_What you have to do_
Carry on the piece below about religious language and metaphor, starting right after its last sentence.

_Reading text_

----------

Where does God sleep?

All in the Mind
June 11, 1999

When I first engaged with Ludovic Kennedy over his new book on Start the Week I chided him with being a literalist. Returning to the book again I can see that here is a person of strong spiritual feeling who somewhere along the way has been badly served in his religious quest.

The literalism, alas, is still there, as it is with so many people who reject religious belief. As a child he was disappointed to go to church and find "that God had nowhere to sleep or wash". This desire to find something tangible seems never to have left him, and he finds it impossible to give meaning to Christian concepts except as empty metaphors.

"For most of us God is either a larger than life, separate, sentient Being or he is nothing. God as myth or metaphor, as existing within us or as a ground of our being, is beyond most people's understanding." What he ignores here is an understanding of religious language as symbolic realism. The ultimate mystery to which religious language points is real, objective, not just a projection of our imaginations: but this reality cannot be described, only suggested by metaphors that always have to be qualified, discarded and remade.

The starting point for anyone serious about religion must be a statement of the 7th-century theologian John of Damascus, the quintessence of Christian orthodoxy. He wrote: "It is plain that there is a God. But what he is in his essence and nature is absolutely incomprehensible and unknowable."

The function of religious language then is not to describe ultimate mystery but to help us relate to it truly: that language is of course metaphorical. An objector may very understandably respond that normally when we use metaphors there is at least one non- metaphorical proposition to which we can all assent. We may talk about "the little white rose of Scotland/that smells sharp and sweet - and breaks the heart", as Hugh MacDiarmid does and to which Kennedy responds, but we know Scotland exists, as does the heart that gets broken. We cannot in the same way say that "God exists", for the word existence can only be used of God analogically. God does not "exist" in the same way that we do. We have to explore ultimate mystery without any assured and non-metaphorical statements. But that is precisely what happens at the cutting edge of science, as the Cambridge philosopher Janet Martin Soskice argued in her important book Metaphor and Religious Language (1985).

----------

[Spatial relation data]
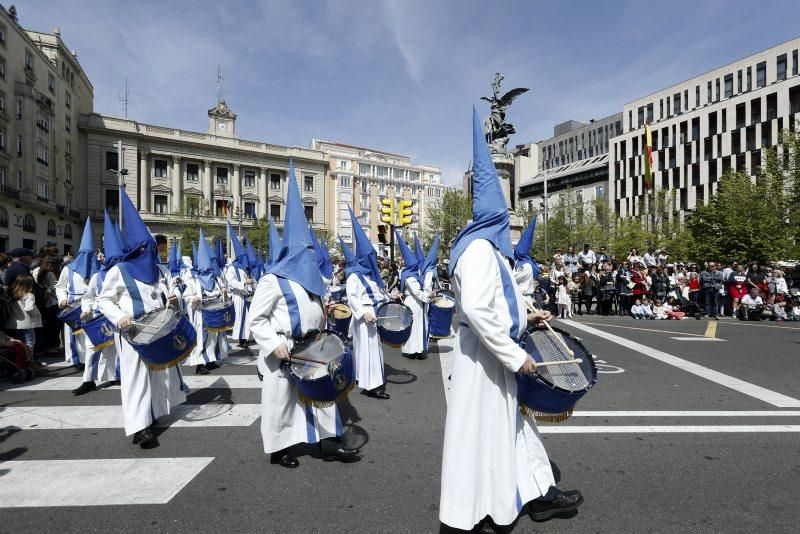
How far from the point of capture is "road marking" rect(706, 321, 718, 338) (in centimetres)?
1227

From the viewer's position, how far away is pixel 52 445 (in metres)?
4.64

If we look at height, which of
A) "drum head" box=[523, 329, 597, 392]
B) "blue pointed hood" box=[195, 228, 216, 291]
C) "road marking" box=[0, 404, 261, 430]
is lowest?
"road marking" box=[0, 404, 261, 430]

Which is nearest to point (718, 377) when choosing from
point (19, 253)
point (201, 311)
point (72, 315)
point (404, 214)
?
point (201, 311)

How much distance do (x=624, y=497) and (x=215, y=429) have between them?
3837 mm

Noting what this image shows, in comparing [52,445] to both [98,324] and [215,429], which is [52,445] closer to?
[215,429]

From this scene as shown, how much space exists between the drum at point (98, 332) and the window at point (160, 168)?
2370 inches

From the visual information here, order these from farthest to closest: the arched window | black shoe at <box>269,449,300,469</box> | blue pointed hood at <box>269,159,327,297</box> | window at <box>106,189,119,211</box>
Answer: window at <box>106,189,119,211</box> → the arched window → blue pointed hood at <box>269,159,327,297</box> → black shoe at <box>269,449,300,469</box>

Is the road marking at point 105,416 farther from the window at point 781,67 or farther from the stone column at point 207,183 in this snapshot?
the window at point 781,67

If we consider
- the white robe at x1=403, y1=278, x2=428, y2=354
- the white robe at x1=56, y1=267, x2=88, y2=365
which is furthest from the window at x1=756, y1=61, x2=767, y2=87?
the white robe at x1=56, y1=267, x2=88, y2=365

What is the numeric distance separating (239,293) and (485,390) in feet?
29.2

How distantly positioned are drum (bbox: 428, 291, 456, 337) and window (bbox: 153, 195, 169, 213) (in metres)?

----------

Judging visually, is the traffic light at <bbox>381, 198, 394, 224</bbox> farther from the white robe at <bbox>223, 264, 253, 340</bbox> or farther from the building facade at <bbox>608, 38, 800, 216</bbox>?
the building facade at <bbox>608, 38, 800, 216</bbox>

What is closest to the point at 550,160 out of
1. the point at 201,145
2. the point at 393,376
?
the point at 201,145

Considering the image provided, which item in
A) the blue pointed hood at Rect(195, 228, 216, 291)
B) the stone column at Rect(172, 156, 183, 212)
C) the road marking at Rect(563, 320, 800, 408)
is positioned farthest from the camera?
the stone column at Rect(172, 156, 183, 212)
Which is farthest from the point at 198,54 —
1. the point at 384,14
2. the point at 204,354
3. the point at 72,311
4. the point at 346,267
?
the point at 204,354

----------

_Output for this task_
Kennedy lambasts the record of the churches - the Spanish inquisition for example murdered 10,000 innocent people over a period of 30 years. But what standard of comparison is he using? The Soviet communist party at periods in the 1930s managed 10,000 murders a week. He also traces the history of atheism, though here again his history is very much open to question. Despite all this it is clear that Kennedy is not an atheist at all but an agnostic. Discussing whether the universe has a divine creator or not he writes: "We have to say we do not know and do not think we will ever know. Whether it came about as a result of a purposeful act, a physical evolvement or something accidental must remain a mystery beyond human comprehension."

In the last chapter, "Touching the transcendent", Kennedy makes it clear that he is a person of strong spiritual feeling. Both nature and art move him deeply. Indeed he acknowledges personal experiences of a kind of nature mysticism, quoting Wordsworth with approval: "A motion and a spirit, that impels/All thinking things, all objects of all thoughts/And rolls through all things."

From a Christian point of view this is a perfectly orthodox expression of the immanent aspect of God, which of course has to be expressed metaphorically. The sound of bagpipes in the Scottish hills and great works of art are for Kennedy indeed touches of the transcendent, and like C. S. Lewis in his atheistic days he seems particularly to respond to the metaphysical and other Christian poets. In relation to this Kennedy writes:

"If you want to attain the kind of mystical experience of nature which Wordsworth and Jefferies and I and others have had the good fortune to enjoy, you must also open your heart to the possibility of it: the readiness is all."

If we can assume that Kennedy's heart is also open to finding the source of these experiences in a purposeful love at the heart of the universe, then we have to ask how he has been so turned off traditional religious beliefs. On the account he gives here his parents must carry some of the blame. Without serious belief themselves, they only mocked his childish questions, rather than taking them seriously. Also he seems to have had less help from his chaplains at Eton than I know pupils there receive now. Reflecting on the fact that I believe and Kennedy does not, I recollect that I have met and read people who have struggled with the religious quest much longer and profoundly than he or I have and who have emerged with a belief. As W. H. Auden, one of the best Christian poets of the century, urged, I won't spit on my luck. I am only sorry that Kennedy has been so unlucky.

Kennedy's love of nature brings to mind the poetry and prose of R. S. Thomas, who has written more terrible things about God than either Kennedy or I dare. From time to time the poetry of Thomas acknowledges a touch of the transcendent, yet still: "The one eloquence/To master is that/of the bowed head, the bent/knee, waiting, as at the end/ Of a hard winter/for one flower to open/on the mind's tree of thorns."

The Rt Revd Richard Harries is bishop of Oxford and a fellow, Royal Society of Literature.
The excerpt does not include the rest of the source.